Lettera ad un altro artista

Solo nei momenti bui, d’incertezza, di impotente sopravvivenza, fare arte rappresenta il solo modo di vivere e comunicare. Negli anni ottanta c’eravamo scordati dell’arte, che si scontrava con il nulla o con la morte o con la povertà, eravamo affamati di successo. Oppure no! Eravamo giusti, la poesia dell’arte rendeva bene economicamente ed era giusto così, una ricompensa allo sforzo creativo.
No, eravamo solo a un banchetto più lussuoso e l’osso era ricoperto con più carne. Grazie fortuna, ora mi sorprendo sempre più a vivere di ricordi e delle grandi cose di un tempo: viaggi, mostre, cene, direttori di musei e copertine e soldi da poter spendere senza pensarci due volte.
Eppure sembra giusto che gli artisti per il fatto che esprimessero ognuno nel modo proprio il loro migliore “colore”, appartenessero ad una classe privilegiata e protetta. Ma di quale arte sto parlando, sì, solo di quella mia, sì, di quella dalla parte dell’individuo contro il “sistema governativo”, quella contro il “sistema Cosmico” o il “sistema familiare” o il “sistema dell’arte” o del mercato.

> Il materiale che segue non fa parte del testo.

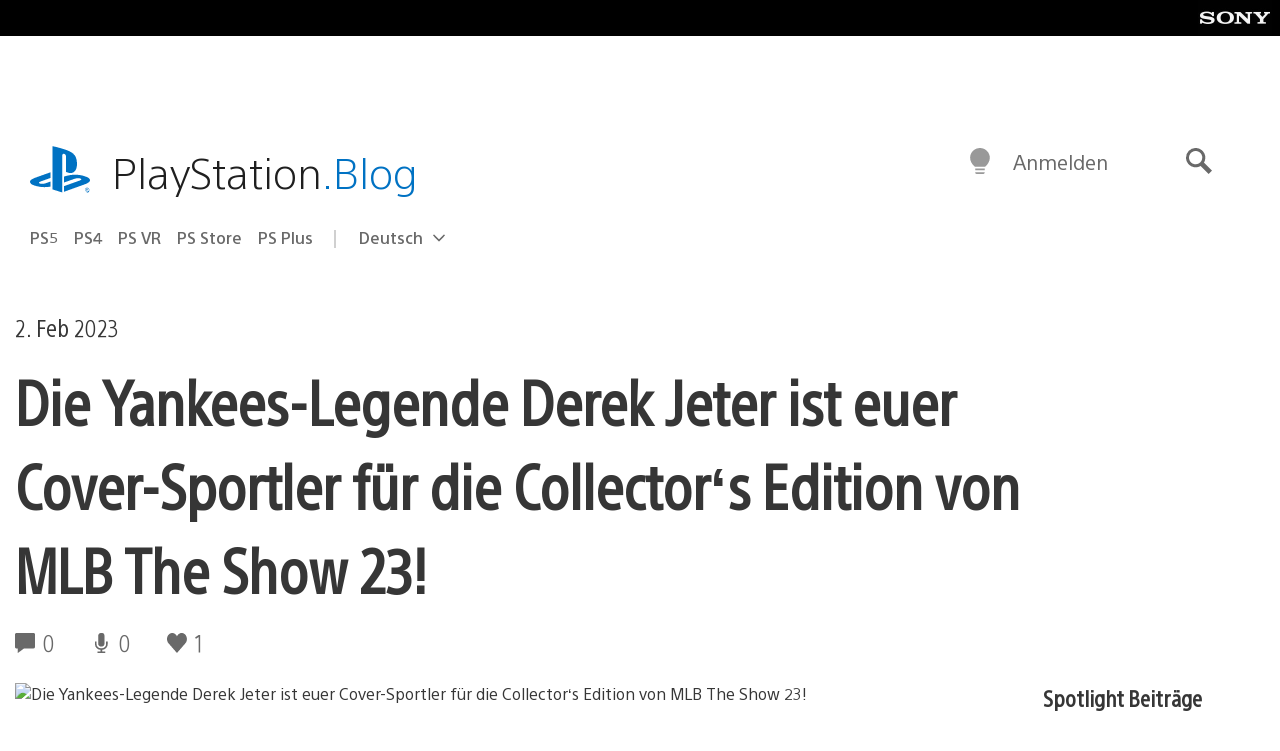

--- FILE ---
content_type: application/x-javascript;charset=utf-8
request_url: https://smetrics.aem.playstation.com/id?d_visid_ver=5.5.0&d_fieldgroup=A&mcorgid=BD260C0F53C9733E0A490D45%40AdobeOrg&mid=51733244610864538872694660889581040029&ts=1769974233718
body_size: -41
content:
{"mid":"51733244610864538872694660889581040029"}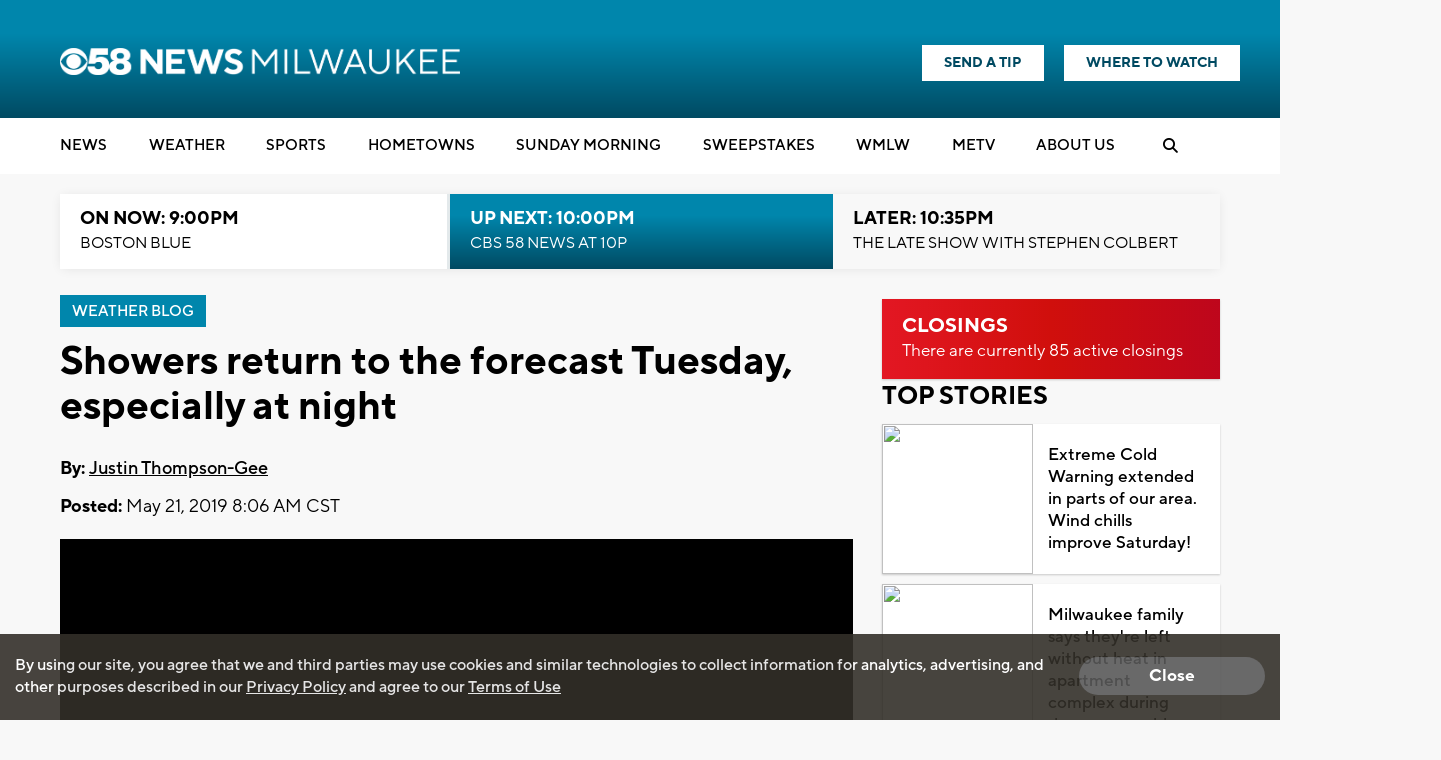

--- FILE ---
content_type: text/html; charset=utf-8
request_url: https://www.google.com/recaptcha/api2/aframe
body_size: -85
content:
<!DOCTYPE HTML><html><head><meta http-equiv="content-type" content="text/html; charset=UTF-8"></head><body><script nonce="pA4WvoFCVq8i-yICuFj0xA">/** Anti-fraud and anti-abuse applications only. See google.com/recaptcha */ try{var clients={'sodar':'https://pagead2.googlesyndication.com/pagead/sodar?'};window.addEventListener("message",function(a){try{if(a.source===window.parent){var b=JSON.parse(a.data);var c=clients[b['id']];if(c){var d=document.createElement('img');d.src=c+b['params']+'&rc='+(localStorage.getItem("rc::a")?sessionStorage.getItem("rc::b"):"");window.document.body.appendChild(d);sessionStorage.setItem("rc::e",parseInt(sessionStorage.getItem("rc::e")||0)+1);localStorage.setItem("rc::h",'1769224283356');}}}catch(b){}});window.parent.postMessage("_grecaptcha_ready", "*");}catch(b){}</script></body></html>

--- FILE ---
content_type: application/javascript; charset=utf-8
request_url: https://fundingchoicesmessages.google.com/f/AGSKWxXfAPWAbzYtzGsu0_1QFAlTGPSOWBMooxD9B-VzkxzeIDResI4FeoeaUFCnNN_fhKKIS-98aqEhsbadMHDbrnD1wgPv14140NaHLUeWpaED4Kv2ct9sY9EqT0sWp-icj3G5X22lMJIaClrKEo7IU4TkGoaQW6rC8umnFbOD7_KAjjlRuwLmLQqjfbAH/_/adgalleryheader..ad.wrapper./160-600--ads/video./ad_tags_
body_size: -1288
content:
window['3829f835-1559-44c1-b07b-49ae6394b00d'] = true;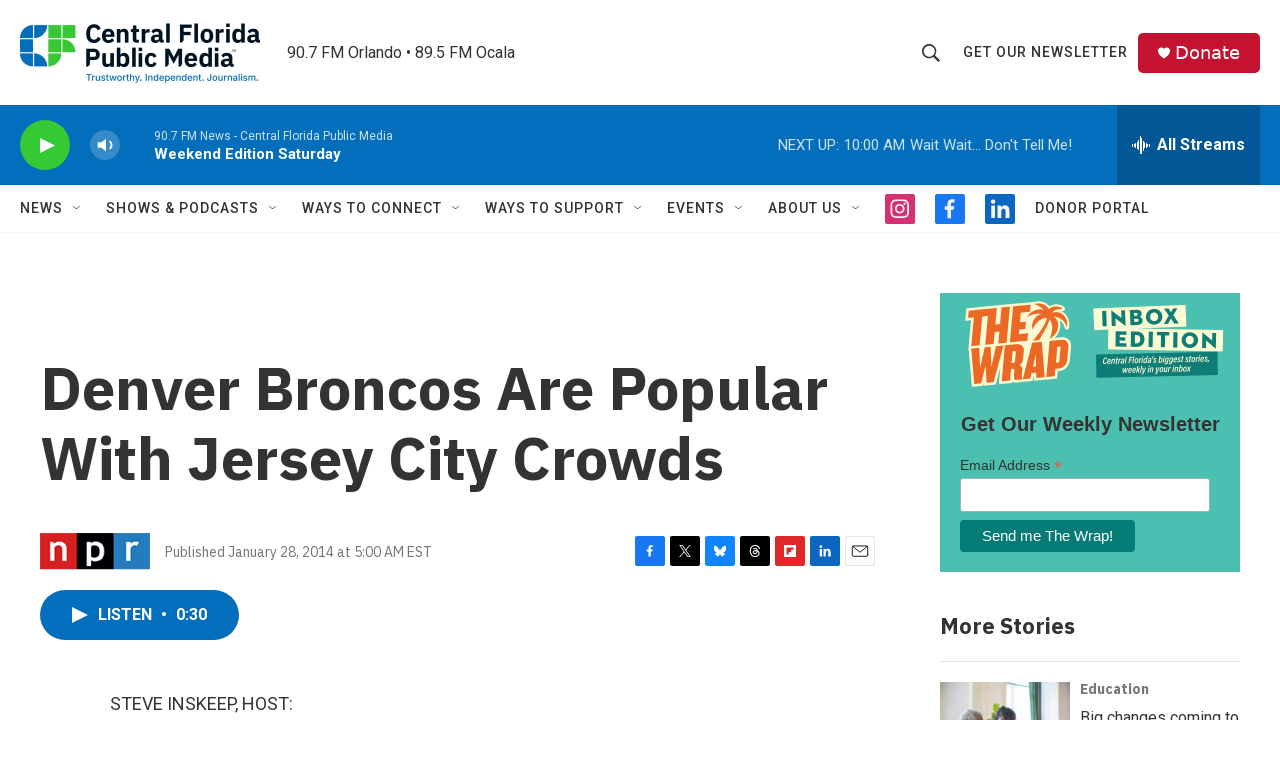

--- FILE ---
content_type: text/html; charset=utf-8
request_url: https://www.google.com/recaptcha/api2/aframe
body_size: 184
content:
<!DOCTYPE HTML><html><head><meta http-equiv="content-type" content="text/html; charset=UTF-8"></head><body><script nonce="Jb7tp80mE3LZk01TQ5DVWg">/** Anti-fraud and anti-abuse applications only. See google.com/recaptcha */ try{var clients={'sodar':'https://pagead2.googlesyndication.com/pagead/sodar?'};window.addEventListener("message",function(a){try{if(a.source===window.parent){var b=JSON.parse(a.data);var c=clients[b['id']];if(c){var d=document.createElement('img');d.src=c+b['params']+'&rc='+(localStorage.getItem("rc::a")?sessionStorage.getItem("rc::b"):"");window.document.body.appendChild(d);sessionStorage.setItem("rc::e",parseInt(sessionStorage.getItem("rc::e")||0)+1);localStorage.setItem("rc::h",'1768658458575');}}}catch(b){}});window.parent.postMessage("_grecaptcha_ready", "*");}catch(b){}</script></body></html>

Volevo che la fortuna continuasse ad aiutarmi a rimanere saprofita, cinico, comodo, in un mondo di sistemi marci sì da poter in una posizione traditora colpire al meglio il peggio. Ma il marcio mi ha affogato, ed ora penso che l’arte non mi salvi, che mi dia poco e dia poco a quegli altri per cui volevo parteggiare.
Quali messaggi ho creato o dovrò creare per poter davvero comunicare e vivere con l’arte? E così alla soglia dei miei ultimi 42 anni mi sento frutto del mio tempo consumistico; ragazzo viziato e deluso. Ma credo che non sia solo per la delusione che ti stia scrivendo, caro Bruno Ceccobelli, forse è perché soprattutto mi sentivo “portatore” e che ora senza i fasti passati non sappia più cosa ho portato, e cosa potrò portare da oggi in avanti. Già mi sento troppo vecchio per farcela in tempo, non dormo più bene, ho vissuto un sogno felice grazie all’excapitalismo: ma la via è più stretta e il cammino più impervio, riuscirò mai a pacificarmi, riuscirò a comunicare con la gente e ad avere rispetto e devozione per Bruno Ceccobelli? L’arte insomma serve come consolazione o adulazione? O è capace di creare vita autonoma? Devo cadere ancora più in basso? Ancora più angosciato per accorgermi a quale livello l’arte può smuovere le energie? A quale destino ci prepara! Di quale arte sto parlando? Ma di quella vera, che non si compra né si vende. Quella che si prova sulla propria pelle arte della misericordia, della pazienza, dell’umiltà, dell’onestà del tempo del lavoro svolto.
Arte della comunicazione, comunione terrestre-celeste. Il resto è solo mercimonio convenzionale senza valore e senza ricambio. Ho la presunzione di vendere buone azioni? O non so vedere più in là del mio naso?
E comunque la vita quasi sempre è più lunga di quanto uno possa credere, e la corsa iniziale per arrivare subito in vetta è la cosa più superficiale!
Stagionare e soffrire per l’arte, impara l’arte e mettila da parte, ma quanta arte devi imparare? Tutta l’arte naturalmente.
Caro confratello, puoi rispondermi con una tua confessione spedendola ad un altro artista; se non ti piace il gioco puoi semplicemente spedire la mia ad un altro artista. Non spezzare la catena.